Lines with "quan": pull these out of the listing below.
[[ PROVIDED DATA open ]]
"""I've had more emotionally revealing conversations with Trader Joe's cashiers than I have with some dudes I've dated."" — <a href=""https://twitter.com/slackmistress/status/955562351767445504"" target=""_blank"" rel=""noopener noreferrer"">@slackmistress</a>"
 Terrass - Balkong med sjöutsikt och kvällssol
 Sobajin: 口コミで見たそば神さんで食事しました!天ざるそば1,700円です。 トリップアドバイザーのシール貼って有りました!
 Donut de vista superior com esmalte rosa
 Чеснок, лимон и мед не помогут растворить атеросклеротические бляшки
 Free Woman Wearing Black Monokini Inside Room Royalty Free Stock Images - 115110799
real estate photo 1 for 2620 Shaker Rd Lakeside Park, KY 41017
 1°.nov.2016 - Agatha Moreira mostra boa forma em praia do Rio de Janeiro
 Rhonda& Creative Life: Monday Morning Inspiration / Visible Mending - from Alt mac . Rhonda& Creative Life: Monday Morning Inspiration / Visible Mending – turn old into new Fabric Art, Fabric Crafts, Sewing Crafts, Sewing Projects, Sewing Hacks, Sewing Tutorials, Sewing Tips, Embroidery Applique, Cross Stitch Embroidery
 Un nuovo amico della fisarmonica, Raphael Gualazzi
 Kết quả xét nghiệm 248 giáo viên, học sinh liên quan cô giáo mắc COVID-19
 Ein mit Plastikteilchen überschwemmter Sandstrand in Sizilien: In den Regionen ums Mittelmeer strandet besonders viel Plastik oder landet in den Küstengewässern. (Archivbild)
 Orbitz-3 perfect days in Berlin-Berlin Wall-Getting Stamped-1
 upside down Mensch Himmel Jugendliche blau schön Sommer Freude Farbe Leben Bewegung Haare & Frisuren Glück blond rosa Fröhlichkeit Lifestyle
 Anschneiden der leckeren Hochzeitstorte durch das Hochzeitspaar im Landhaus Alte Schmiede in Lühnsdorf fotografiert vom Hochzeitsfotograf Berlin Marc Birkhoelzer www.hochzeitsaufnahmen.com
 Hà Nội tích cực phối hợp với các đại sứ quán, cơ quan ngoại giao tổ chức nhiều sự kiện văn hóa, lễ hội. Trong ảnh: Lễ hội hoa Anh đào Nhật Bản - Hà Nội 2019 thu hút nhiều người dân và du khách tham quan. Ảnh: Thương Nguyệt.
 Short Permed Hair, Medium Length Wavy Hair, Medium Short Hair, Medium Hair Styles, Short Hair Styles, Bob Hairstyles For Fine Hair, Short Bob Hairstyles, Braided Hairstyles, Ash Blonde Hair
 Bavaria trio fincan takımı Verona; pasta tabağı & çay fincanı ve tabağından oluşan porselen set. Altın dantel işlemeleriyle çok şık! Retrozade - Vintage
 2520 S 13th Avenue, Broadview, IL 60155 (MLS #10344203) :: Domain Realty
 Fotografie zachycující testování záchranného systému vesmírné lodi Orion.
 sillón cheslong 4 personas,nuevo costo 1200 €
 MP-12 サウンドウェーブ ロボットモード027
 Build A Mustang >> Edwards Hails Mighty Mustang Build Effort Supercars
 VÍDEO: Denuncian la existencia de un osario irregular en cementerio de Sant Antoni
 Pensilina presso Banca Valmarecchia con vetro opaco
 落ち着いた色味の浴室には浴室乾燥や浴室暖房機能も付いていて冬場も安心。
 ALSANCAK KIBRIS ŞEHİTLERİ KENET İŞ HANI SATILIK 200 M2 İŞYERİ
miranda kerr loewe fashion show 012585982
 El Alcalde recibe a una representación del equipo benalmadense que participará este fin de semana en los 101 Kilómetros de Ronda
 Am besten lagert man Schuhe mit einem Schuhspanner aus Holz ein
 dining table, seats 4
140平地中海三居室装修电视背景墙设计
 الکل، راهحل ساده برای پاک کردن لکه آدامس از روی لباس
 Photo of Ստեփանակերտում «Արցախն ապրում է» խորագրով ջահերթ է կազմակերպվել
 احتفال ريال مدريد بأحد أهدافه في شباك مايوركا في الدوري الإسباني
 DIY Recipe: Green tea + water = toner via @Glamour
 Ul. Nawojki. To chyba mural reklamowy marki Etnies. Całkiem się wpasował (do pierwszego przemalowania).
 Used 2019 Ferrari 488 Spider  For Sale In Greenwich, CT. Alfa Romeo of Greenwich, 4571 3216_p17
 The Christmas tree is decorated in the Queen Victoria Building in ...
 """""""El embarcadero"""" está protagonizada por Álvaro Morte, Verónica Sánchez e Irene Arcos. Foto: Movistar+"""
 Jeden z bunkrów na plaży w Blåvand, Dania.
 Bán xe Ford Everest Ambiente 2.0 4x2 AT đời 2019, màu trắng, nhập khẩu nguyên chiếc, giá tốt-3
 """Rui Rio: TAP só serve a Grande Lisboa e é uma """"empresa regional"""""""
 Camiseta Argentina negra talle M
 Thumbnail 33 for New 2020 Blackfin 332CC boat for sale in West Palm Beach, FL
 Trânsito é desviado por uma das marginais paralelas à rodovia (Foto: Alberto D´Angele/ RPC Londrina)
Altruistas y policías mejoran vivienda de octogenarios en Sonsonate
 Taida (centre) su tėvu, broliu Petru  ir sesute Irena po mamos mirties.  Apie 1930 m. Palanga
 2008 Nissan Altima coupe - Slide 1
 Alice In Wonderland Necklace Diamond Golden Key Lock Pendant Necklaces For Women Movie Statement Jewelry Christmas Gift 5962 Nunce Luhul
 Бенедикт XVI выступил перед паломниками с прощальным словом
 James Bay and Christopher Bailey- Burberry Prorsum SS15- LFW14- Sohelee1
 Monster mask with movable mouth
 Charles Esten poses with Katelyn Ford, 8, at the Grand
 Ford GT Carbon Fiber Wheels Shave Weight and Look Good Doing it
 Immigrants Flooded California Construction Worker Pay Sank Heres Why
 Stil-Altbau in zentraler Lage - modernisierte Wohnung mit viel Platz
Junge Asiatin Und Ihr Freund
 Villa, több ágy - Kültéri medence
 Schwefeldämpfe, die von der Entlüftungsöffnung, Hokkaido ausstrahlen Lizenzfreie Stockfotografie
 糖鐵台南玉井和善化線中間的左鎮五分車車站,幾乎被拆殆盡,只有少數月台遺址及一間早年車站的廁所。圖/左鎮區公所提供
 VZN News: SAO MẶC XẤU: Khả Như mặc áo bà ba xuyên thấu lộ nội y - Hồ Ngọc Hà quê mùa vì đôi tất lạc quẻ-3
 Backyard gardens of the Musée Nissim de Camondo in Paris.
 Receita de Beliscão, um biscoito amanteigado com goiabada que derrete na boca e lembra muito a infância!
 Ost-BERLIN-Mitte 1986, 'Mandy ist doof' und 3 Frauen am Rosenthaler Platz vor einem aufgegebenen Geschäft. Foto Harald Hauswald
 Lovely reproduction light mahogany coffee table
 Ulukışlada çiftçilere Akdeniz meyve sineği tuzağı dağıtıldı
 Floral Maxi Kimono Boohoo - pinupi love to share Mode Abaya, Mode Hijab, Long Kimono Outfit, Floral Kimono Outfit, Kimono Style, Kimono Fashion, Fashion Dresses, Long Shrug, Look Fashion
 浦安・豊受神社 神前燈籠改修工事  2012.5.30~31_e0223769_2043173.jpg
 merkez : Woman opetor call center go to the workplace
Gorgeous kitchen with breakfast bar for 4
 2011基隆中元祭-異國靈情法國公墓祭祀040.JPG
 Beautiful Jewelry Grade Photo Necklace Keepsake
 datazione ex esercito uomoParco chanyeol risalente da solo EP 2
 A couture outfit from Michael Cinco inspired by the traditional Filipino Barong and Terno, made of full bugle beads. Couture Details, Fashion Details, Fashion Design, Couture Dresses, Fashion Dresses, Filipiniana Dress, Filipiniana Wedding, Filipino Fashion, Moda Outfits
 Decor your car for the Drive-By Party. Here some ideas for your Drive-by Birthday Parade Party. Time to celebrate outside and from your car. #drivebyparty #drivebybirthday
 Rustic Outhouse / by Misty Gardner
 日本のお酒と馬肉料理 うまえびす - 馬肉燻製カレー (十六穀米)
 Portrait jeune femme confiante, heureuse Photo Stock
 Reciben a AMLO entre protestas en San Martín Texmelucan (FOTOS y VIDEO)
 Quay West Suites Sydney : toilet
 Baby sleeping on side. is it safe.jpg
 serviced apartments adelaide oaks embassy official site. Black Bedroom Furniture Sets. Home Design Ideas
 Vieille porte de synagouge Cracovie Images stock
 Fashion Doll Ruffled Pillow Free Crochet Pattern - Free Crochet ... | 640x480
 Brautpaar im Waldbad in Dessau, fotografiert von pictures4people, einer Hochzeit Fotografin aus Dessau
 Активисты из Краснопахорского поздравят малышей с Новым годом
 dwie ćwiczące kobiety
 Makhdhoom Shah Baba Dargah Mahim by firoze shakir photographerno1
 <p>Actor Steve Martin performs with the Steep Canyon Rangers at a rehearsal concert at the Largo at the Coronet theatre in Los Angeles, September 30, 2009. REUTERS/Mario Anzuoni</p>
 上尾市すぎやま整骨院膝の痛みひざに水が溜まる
[[ PROVIDED DATA closed ]]
RESPONSE AREA —
 Kết quả xét nghiệm 248 giáo viên, học sinh liên quan cô giáo mắc COVID-19
 Hà Nội tích cực phối hợp với các đại sứ quán, cơ quan ngoại giao tổ chức nhiều sự kiện văn hóa, lễ hội. Trong ảnh: Lễ hội hoa Anh đào Nhật Bản - Hà Nội 2019 thu hút nhiều người dân và du khách tham quan. Ảnh: Thương Nguyệt.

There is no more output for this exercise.